In those moments where someone mistakes a splatter gun for a real gun, the situation becomes that much riskier, police warn. Recent social media trends—primarily on TikTok—show these toy guns being used to shoot at others from cars and balconies, ABC30 Action News reported. These "challenges" are both dangerous and illegal, and in Clovis, California, an 18-year-old was arrested after shooting a gel pellet from a vehicle while driving through a parking lot.
"That takes several officers off the street and they have to go and investigate this incident," Sgt. Jim Koch, of the Clovis Police Department, told Action News at the time. Koch added that the gel pellets are not always painful, but will naturally scare someone who believes they have a real gun pointed at them.
"You are pulling a trigger, that person is now getting struck with something and they don't know what it is," he said.
Other situations have had sadder endings.
Toy splatter guns have grown in popularity. One local retailer in Fresno County, California, told Action News that they had recently sold an entire shipment of these toys in just one day—even though purchasers are required to be 18 years old.
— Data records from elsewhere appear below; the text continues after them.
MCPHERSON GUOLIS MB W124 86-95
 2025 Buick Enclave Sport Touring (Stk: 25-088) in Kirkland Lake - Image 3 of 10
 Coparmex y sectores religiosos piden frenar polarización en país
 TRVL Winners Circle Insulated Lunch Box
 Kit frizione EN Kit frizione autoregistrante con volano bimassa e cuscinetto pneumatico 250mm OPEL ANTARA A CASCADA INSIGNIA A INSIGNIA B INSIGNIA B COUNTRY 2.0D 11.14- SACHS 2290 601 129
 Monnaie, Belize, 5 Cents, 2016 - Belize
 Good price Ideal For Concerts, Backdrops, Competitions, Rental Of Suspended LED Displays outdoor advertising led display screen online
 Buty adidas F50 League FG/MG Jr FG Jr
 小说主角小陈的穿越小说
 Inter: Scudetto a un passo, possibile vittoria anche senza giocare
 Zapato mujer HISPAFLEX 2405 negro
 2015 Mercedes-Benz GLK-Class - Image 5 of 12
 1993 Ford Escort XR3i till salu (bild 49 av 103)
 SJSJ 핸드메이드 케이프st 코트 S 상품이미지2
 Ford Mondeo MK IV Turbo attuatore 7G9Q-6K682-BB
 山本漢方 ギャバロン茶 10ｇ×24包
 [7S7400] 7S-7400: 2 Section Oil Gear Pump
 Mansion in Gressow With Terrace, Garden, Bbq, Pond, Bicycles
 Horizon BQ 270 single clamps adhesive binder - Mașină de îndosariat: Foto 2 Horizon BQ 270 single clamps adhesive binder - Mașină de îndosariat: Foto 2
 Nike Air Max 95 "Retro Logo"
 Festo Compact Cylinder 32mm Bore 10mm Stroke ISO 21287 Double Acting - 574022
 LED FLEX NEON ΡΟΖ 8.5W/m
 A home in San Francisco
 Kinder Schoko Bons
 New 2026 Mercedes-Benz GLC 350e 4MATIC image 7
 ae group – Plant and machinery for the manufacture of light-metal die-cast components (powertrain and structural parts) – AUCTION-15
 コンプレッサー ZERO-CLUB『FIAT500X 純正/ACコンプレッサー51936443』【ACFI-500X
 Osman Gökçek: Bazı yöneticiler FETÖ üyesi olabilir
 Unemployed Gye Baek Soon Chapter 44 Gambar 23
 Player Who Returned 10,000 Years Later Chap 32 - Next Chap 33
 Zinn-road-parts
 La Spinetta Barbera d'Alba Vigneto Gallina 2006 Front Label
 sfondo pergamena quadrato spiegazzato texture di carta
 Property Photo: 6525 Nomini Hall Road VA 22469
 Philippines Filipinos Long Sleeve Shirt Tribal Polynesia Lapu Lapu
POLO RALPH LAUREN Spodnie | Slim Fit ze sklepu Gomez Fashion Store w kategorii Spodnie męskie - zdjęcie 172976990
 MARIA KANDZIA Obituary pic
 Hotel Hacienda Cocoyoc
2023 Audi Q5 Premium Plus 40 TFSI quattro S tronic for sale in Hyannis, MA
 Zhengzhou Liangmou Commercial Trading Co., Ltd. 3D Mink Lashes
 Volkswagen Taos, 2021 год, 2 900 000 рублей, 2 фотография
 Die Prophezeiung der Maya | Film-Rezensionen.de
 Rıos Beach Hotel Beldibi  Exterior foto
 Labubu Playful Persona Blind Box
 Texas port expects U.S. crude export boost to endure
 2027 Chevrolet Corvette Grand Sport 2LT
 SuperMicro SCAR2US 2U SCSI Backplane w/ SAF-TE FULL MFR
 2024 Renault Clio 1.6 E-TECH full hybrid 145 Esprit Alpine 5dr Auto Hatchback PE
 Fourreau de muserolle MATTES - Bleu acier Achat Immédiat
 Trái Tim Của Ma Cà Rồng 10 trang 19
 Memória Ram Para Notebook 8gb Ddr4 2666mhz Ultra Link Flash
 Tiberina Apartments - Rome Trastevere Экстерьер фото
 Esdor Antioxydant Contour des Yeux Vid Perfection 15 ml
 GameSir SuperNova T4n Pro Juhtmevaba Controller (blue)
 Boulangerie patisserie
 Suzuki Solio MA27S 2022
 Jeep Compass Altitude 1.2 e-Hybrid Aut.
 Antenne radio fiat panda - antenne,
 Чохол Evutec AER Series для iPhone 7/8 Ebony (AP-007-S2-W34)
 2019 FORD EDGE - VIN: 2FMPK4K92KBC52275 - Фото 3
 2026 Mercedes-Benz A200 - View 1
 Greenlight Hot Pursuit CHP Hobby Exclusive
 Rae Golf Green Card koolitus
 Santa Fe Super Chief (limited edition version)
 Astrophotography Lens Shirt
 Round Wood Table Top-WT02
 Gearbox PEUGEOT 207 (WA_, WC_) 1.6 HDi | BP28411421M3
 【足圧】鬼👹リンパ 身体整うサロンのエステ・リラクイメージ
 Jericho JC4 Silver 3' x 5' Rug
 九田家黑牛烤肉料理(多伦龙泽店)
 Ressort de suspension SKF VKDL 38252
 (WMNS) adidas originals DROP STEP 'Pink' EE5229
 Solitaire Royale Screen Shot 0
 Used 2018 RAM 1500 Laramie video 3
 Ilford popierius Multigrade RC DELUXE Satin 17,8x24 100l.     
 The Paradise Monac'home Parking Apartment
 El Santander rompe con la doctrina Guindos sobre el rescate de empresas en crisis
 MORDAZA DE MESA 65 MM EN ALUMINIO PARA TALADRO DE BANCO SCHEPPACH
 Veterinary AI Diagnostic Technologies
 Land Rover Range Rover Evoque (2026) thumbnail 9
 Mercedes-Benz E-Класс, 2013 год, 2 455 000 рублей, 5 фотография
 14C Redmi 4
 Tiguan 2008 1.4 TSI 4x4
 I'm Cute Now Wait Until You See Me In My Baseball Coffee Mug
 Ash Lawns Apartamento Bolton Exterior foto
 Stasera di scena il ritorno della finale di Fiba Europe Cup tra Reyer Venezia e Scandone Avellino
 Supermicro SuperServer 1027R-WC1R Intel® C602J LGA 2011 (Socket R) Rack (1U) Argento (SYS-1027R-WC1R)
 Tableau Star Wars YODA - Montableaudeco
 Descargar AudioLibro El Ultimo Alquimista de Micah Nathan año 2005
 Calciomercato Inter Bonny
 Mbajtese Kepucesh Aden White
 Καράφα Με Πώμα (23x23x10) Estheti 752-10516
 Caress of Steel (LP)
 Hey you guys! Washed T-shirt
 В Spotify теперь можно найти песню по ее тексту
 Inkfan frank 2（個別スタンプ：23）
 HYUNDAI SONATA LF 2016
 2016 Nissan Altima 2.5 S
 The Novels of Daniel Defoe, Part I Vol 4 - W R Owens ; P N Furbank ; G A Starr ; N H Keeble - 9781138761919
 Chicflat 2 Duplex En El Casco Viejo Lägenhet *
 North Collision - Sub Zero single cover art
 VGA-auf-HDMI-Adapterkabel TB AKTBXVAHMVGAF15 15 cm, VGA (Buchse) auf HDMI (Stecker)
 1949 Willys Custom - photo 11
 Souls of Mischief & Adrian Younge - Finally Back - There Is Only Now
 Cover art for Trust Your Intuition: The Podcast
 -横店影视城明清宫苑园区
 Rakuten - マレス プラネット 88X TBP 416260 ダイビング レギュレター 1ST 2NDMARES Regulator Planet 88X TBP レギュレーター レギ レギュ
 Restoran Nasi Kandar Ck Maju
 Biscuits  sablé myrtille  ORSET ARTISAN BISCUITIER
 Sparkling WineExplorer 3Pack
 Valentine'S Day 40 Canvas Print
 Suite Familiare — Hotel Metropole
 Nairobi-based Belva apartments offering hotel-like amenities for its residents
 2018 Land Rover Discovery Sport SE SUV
One instance involving these guns led to tragedy last month in Jackson, Mississippi, when a teenager was killed during a "prank gone wrong." The Jackson Police Department told WLBT that teenagers pulled up to a friend's home with ski masks on, pointing the realistic-looking guns. Unaware that they were toy guns, a friend of the other teen pointed a real gun back, shooting and killing a 15-year-old. The Jackson Police Department concluded that the shooting was justified, but could have been avoided.
"Guns and fake guns are nothing to play with," Kenneth Stokes, Jackson City Councilman, later told WLBT. "In this day in time where people are killing and shooting each other over nonsense, don't play like that."